__TASKS TO COMPLETE__.
**a)** Answer these questions about the Doctor Strange passage, one per line:
(i) Which scene from another movie does the writer call a favorite?
(ii) Who explains the rule in Kamar-Taj that "no knowledge is forbidden"?
(iii) According to the running joke in Doctor Strange, where in the books are the warnings written?
**b)** Carry on writing the Doctor Strange passage, beginning right after its final sentence.

__EXERCISE PASSAGE__.
Content starts
My favourite one of these in other movies has to be the levitation of the X-wing by Yoda in Empire Strikes Back.

Interestingly, the average student of a spiritual practice may spend a lifetime, or several lifetimes, experiencing nothing before a moment of enlightenment like the one portrayed in Doctor Strange. The relative ease with which Mordo reveals all this to Stephen should have been an indicator that all was not well in Kamar-Taj.

Some groups, which are not genuine spiritual schools but just thinly disguised pyramid schemes, are very careful about controlling the dissemination of knowledge. Freemasonry and Scientology immediately come to mind. The rule in Kamar-Taj that “no knowledge is forbidden”, as explained by librarian Master Wong, is quite unusual and brings me to the second topic of interest.

The dissemination of knowledge is a fascinating topic in spiritual schools. Some schools guard their secrets carefully, either because they want to charge ridiculous amounts for their piecemeal release or because they are genuinely concerned about the dangers of untrained use.

There is an episode of the excellent animated children’s series Kung Fu Panda : Legends of Awesomeness, Fluttering Finger Mindslip, where Po reads ahead in the teaching scrolls and wreaks havoc with some advanced mind-control techniques. The running joke in Doctor Strange is that in the books the warnings are written after the spells.
Content ends
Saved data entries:
Content starts
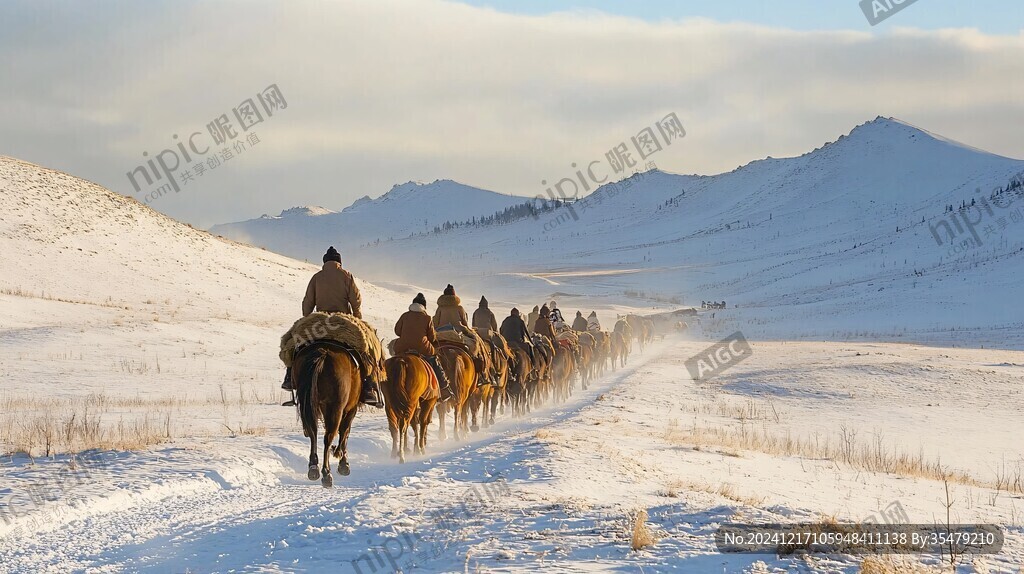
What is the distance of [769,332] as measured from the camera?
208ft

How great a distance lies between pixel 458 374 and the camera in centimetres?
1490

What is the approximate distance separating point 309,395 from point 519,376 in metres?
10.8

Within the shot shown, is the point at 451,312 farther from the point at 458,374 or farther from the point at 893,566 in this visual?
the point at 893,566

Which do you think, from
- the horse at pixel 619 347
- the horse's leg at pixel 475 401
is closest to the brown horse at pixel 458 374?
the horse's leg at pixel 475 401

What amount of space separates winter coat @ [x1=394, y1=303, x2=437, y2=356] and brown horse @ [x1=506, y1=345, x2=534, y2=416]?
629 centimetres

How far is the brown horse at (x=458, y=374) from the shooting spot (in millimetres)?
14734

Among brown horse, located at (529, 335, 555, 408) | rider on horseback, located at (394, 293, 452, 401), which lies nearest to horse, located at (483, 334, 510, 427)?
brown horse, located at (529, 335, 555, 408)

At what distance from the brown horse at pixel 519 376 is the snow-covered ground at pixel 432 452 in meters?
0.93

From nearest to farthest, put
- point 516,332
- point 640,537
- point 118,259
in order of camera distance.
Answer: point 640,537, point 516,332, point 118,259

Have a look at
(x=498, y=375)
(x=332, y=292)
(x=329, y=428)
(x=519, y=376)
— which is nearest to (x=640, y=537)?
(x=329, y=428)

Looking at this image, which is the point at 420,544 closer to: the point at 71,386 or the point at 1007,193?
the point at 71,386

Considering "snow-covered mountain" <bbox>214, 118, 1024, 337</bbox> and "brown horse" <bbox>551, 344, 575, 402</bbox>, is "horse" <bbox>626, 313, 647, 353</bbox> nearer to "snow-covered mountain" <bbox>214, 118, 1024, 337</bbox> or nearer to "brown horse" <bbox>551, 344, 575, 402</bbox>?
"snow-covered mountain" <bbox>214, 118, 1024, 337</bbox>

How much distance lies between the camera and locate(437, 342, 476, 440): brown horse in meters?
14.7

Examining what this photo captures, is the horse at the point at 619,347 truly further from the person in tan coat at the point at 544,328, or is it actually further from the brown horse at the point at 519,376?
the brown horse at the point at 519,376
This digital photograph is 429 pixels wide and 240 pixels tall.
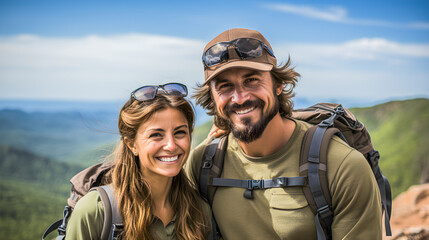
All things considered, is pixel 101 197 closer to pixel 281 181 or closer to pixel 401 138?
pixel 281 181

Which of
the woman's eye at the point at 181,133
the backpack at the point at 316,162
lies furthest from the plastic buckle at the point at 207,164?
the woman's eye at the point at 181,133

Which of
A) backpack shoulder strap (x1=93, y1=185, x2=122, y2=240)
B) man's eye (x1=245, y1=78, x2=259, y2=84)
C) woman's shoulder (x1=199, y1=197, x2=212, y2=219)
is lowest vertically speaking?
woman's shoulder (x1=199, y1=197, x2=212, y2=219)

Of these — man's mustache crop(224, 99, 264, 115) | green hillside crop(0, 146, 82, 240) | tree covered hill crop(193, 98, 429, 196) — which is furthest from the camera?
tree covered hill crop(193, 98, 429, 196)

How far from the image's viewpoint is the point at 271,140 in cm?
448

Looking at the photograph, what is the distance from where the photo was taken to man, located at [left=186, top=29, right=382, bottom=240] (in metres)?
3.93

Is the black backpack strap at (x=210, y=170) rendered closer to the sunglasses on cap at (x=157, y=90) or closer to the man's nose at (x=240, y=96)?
Content ends
__SOLVED TASKS__.
**a)**
(i) Yoda's levitation of the X-wing in Empire Strikes Back
(ii) The librarian, Master Wong
(iii) After the spells

**b)**
There is definitely something to be said for careful management of a student’s education, whether spiritual or academic. Then again, reading a text on advanced quantum mathematics probably won’t hinder your ability to grasp basic addition. However, breaking out the nuclear reactor kit on the first day of high-school chemistry could be disastrous. The shenanigans around Allegri’s Miserere is a good example of how powerful religious institutions seek to control access to knowledge, in this case in order to preserve the mystery.

I think that Doctor Strange did a good job of presenting this issue in the screenplay, as I was not ever exposed to Doctor Strange in comic book form as a child, I’m not sure how much of this was the screenplay writers and how much they were lifting from the original content.

The third aspect of the movie that I wanted to discuss is the difference between eastern and western medicine. The divide is probably not accurately portrayed geographically as there is evidence that western traditions, such as druidry had a certain degree of similarity with eastern philosophy in their understanding of the body.

There is a section in lecture 7 of Zhuan Falun where a comparison is made between western and eastern efforts when it comes to tooth extraction. One approach uses needles, drills, pliers and hammers resulting in lots of pain and blood,  the other uses a magic ‘drug’ that causes the tooth to come out easily. This story references a similar case in India but frustratingly makes no mention of testing or synthesis of the ‘drug’.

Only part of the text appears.